[RECORDS FOR THIS EXERCISE]
********************

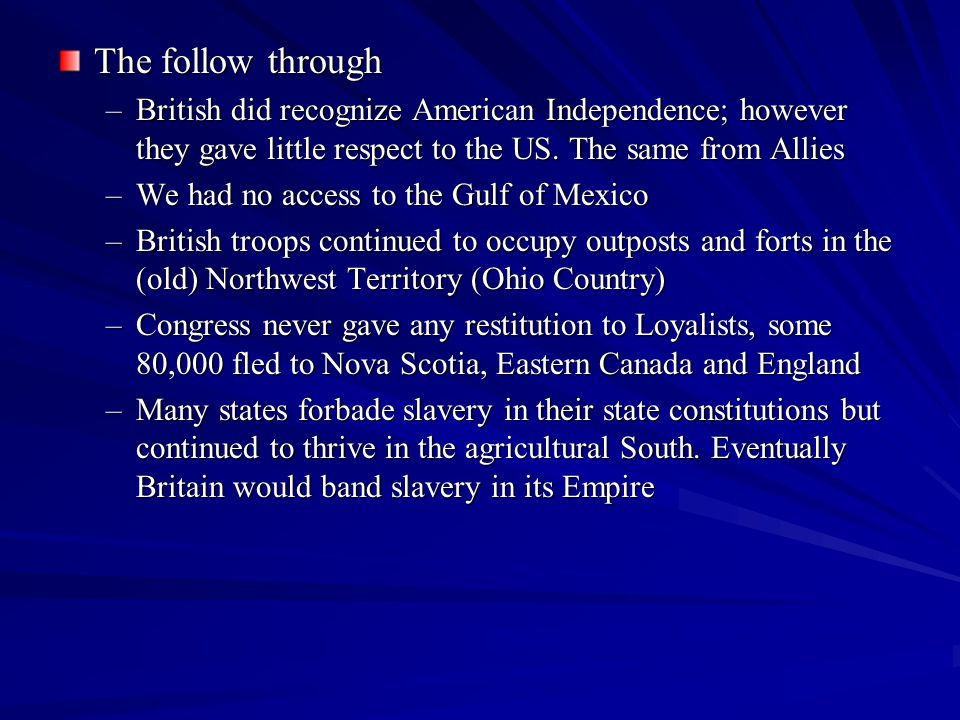 The follow through British did recognize American Independence; however they gave little respect to the US. The same from Allies.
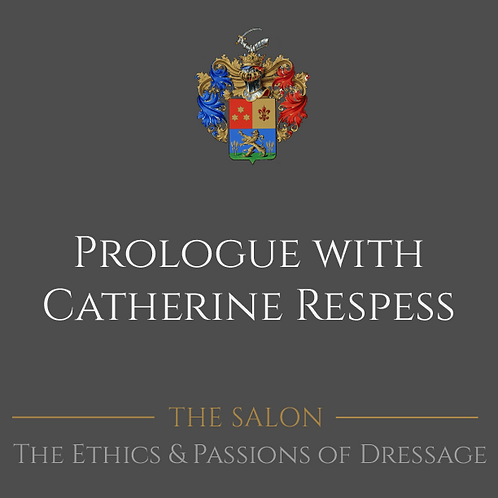 The Ethics & Passions of Dressage Prologue with Catherine Respess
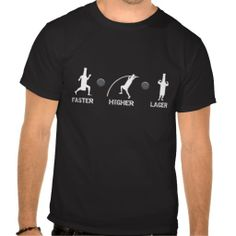 Faster, Higher, Lager T Shirts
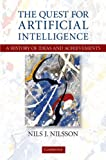 The Quest for Artificial Intelligence, Nils J. Nilsson, 0521122937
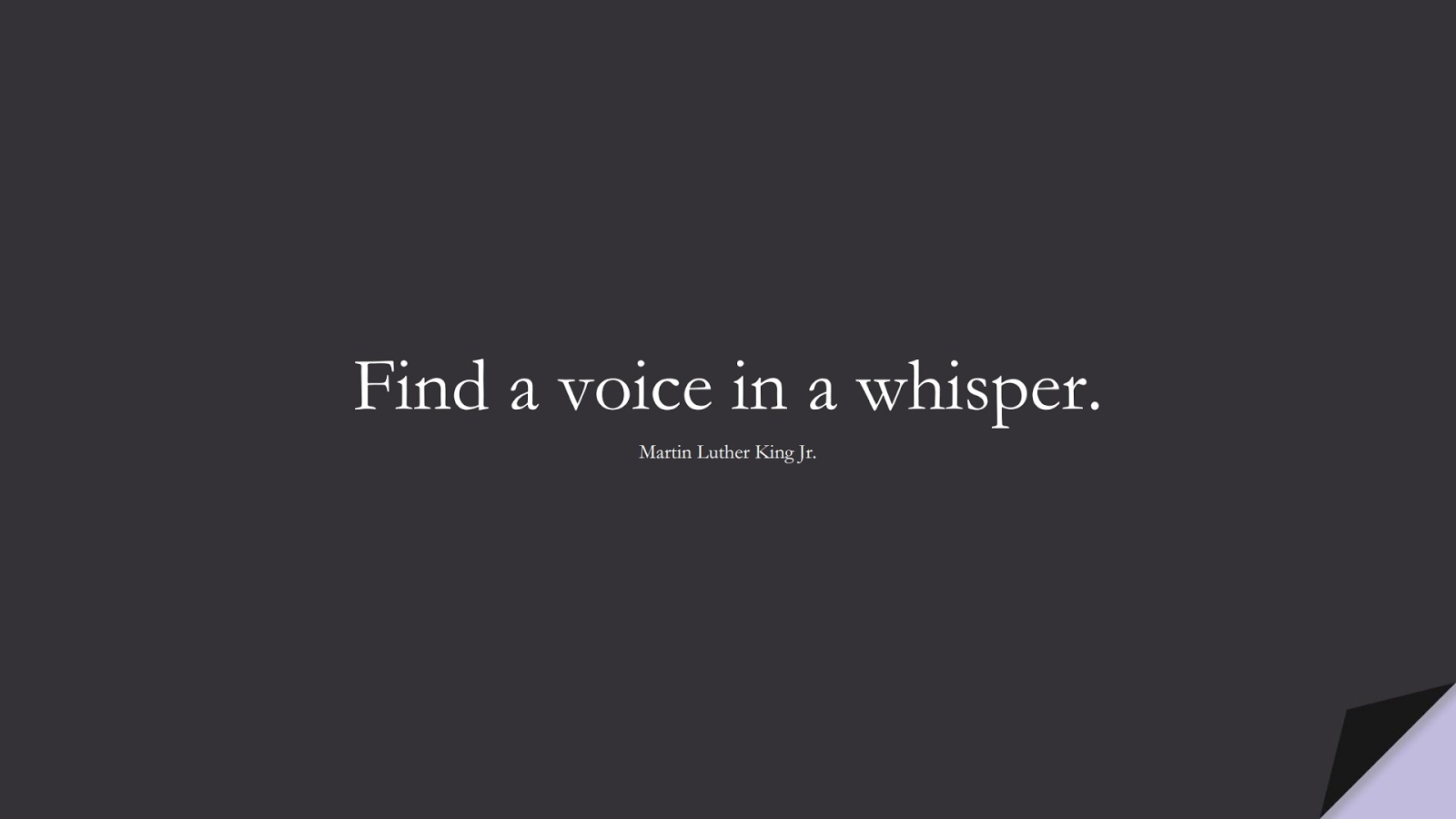 Find a voice in a whisper. (Martin Luther King Jr.);  #MartinLutherKingJrQuotes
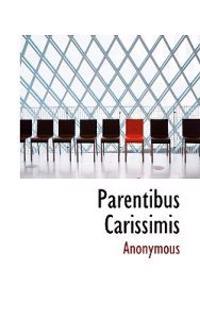 Parentibus Carissimis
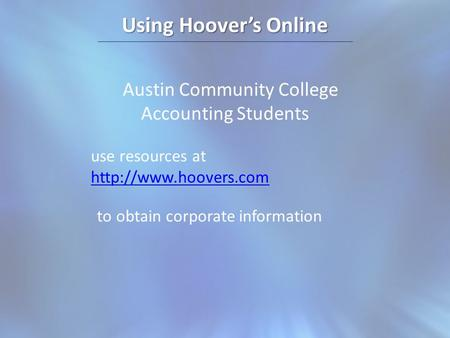 Using Hoovers Online Austin Community College Accounting Students use resources at   to obtain corporate information.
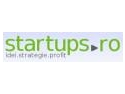 S-a lansat startups.ro - portalul antreprenorilor din Romania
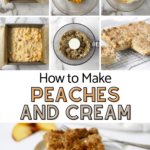 picutures of all the different steps to making peaches and cream bars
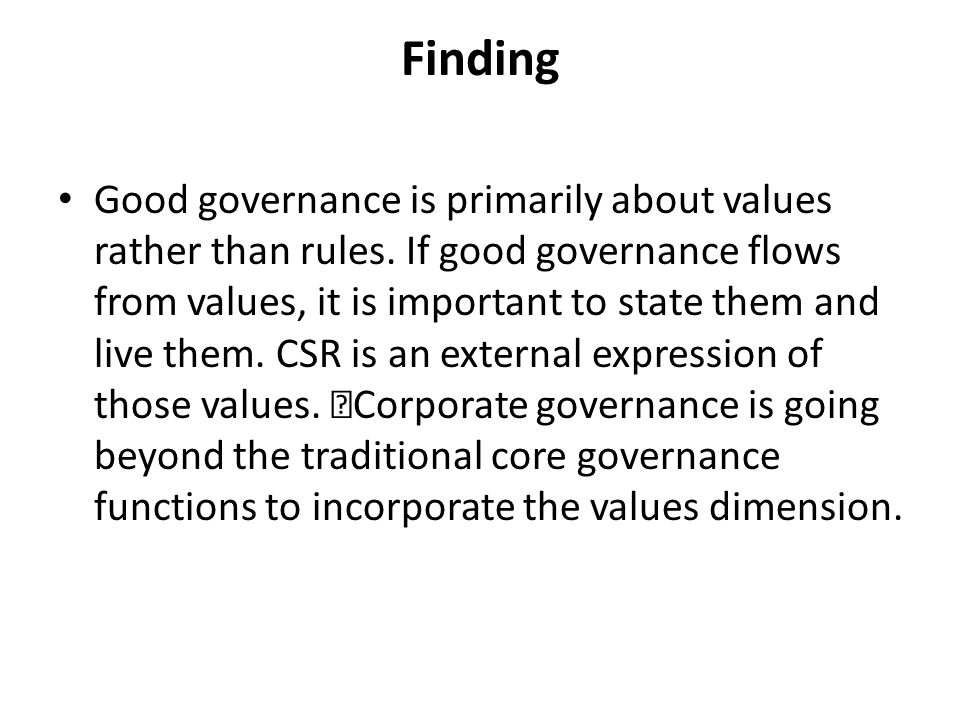 Finding Good governance is primarily about values rather than rules. If good governance flows from values, it is important to state them and live them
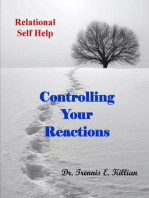 Controlling Your Reactions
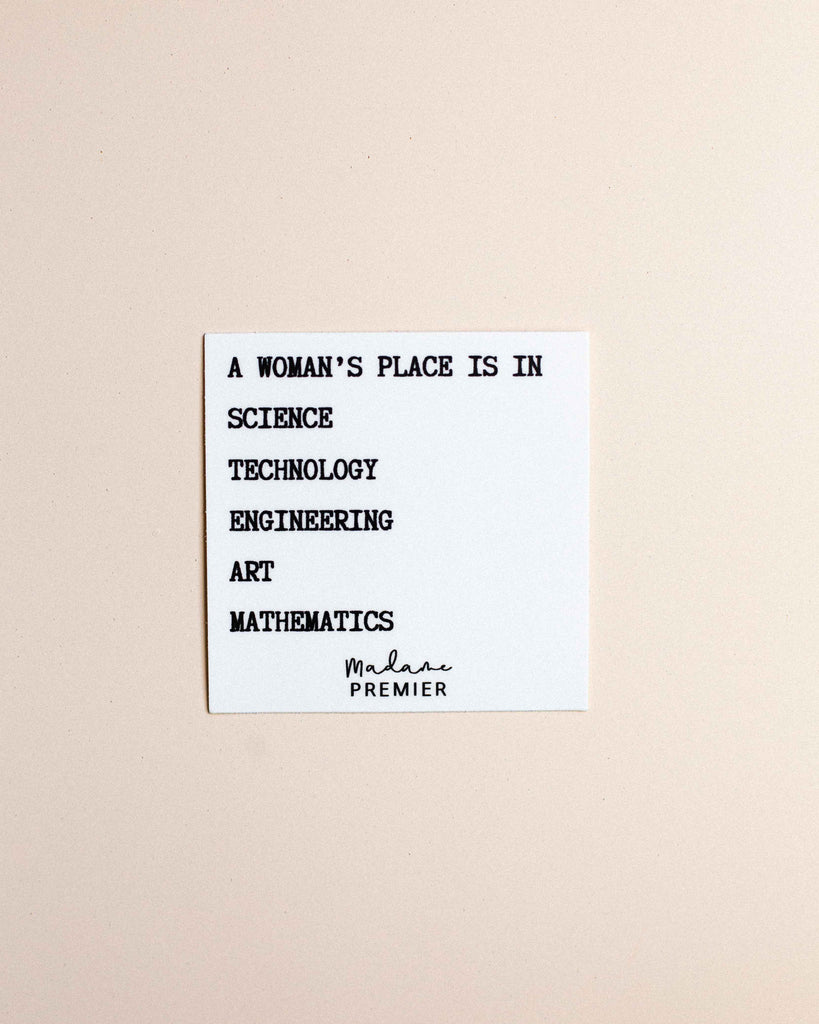 A Woman's Place Is in STEAM Sticker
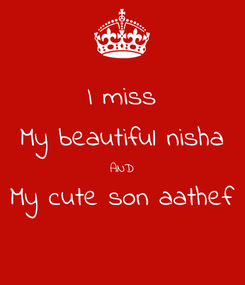 Poster: I miss My beautiful nisha AND My cute son aathef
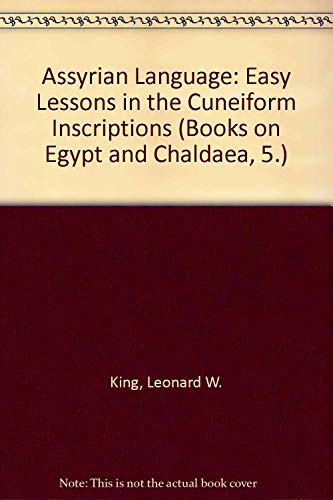 9780404113513: Assyrian Language: Easy Lessons in the Cuneiform Inscriptions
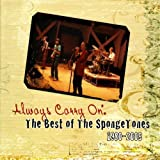 Always Carry on: The Best of the Spongetones 1980-2005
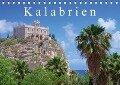 Kalabrien (Tischkalender 2018 DIN A5 quer) - k. A. LianeM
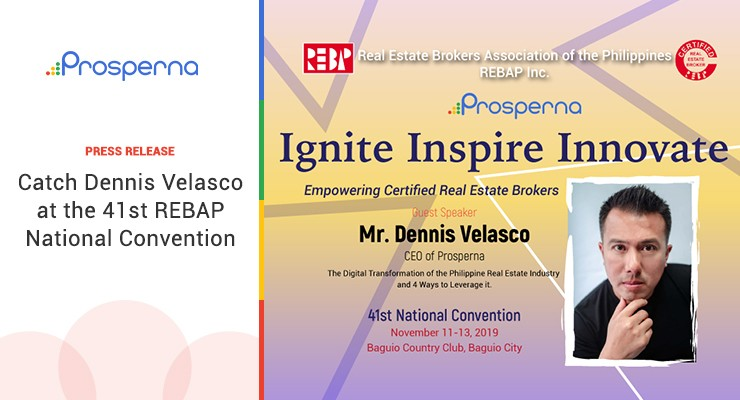 Catch Dennis Velasco at the 41st REBAP National Convention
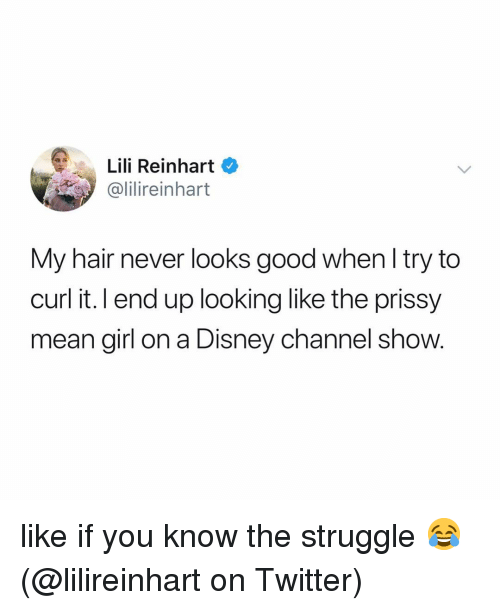 Disney Channel: Lili Reinhart  alilireinhart  My hair never looks good when l try to  curl it. l end up looking like the prissy  mean girl on a Disney channel show. like if you know the struggle 😂 (@lilireinhart on Twitter)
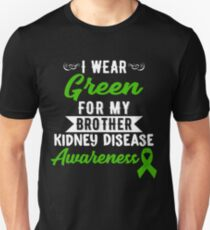 Kidney Disease Awareness For My Brother Unisex T-Shirt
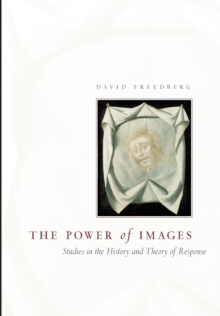 The Power of Images : Studies in the History and Theory of Response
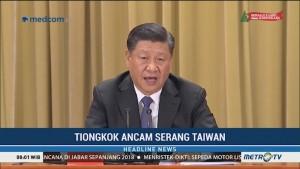 Tiongkok Ancam Serang Taiwan Jika Menolak Bersatu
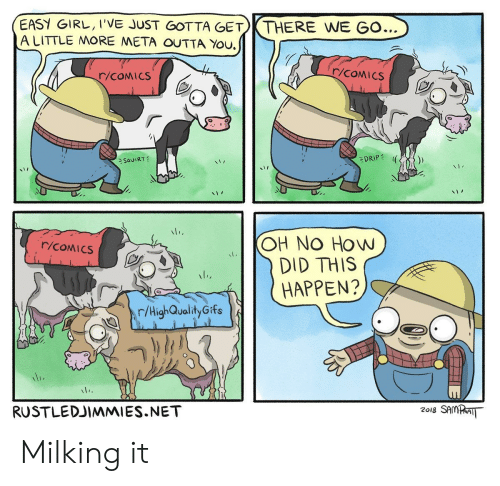 milking: EASY GIRL, I'VE JUST GOTTA GET THERE WE GO..  A LITTLE MORE META OUTTA You.  r/COMIcS  cS  DRIPE  、Saul RT  OH NO How  DID THIS  (HAPPEN?  r/High-QualityGifs  RUSTLEDJIMMIES.NET  2018 SAMPI Milking it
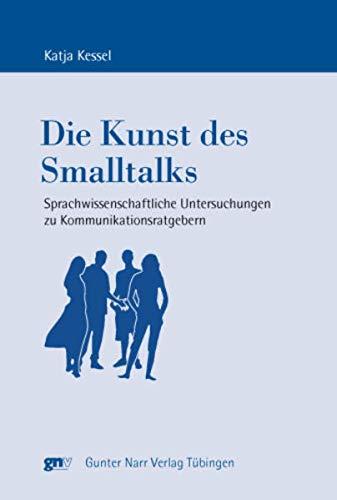 Die Kunst des Smalltalks: Sprachwissenschaftliche Untersuchungen zu Kommunikationsratgebern (Europäische Studien zur Textlinguistik)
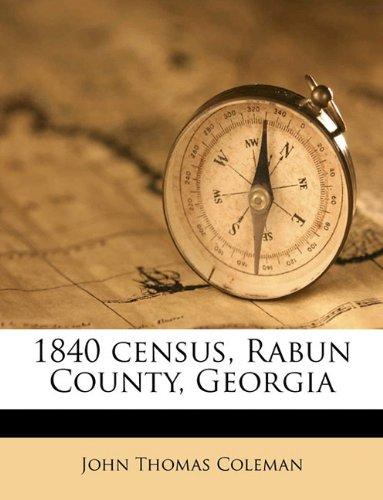 9781175443557: 1840 census, Rabun County, Georgia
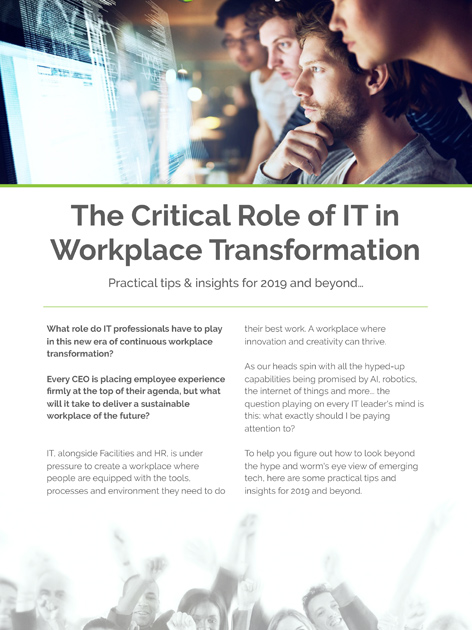critical role of IT in workplace transformation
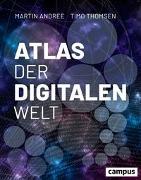 Cover-Bild zu Andree, Martin: Atlas der digitalen Welt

********************

[REQUIREMENT] What is needed is an exact copy of only the lines above from the one with "Faster, Higher, Lager T Shirts" to the one with "Finding Good governance", both kept, with every picture left out.

[OUTPUT OF THE TASK]
 Faster, Higher, Lager T Shirts
 The Quest for Artificial Intelligence, Nils J. Nilsson, 0521122937
 Find a voice in a whisper. (Martin Luther King Jr.);  #MartinLutherKingJrQuotes
 Parentibus Carissimis
 Using Hoovers Online Austin Community College Accounting Students use resources at   to obtain corporate information.
 S-a lansat startups.ro - portalul antreprenorilor din Romania
 picutures of all the different steps to making peaches and cream bars
 Finding Good governance is primarily about values rather than rules. If good governance flows from values, it is important to state them and live them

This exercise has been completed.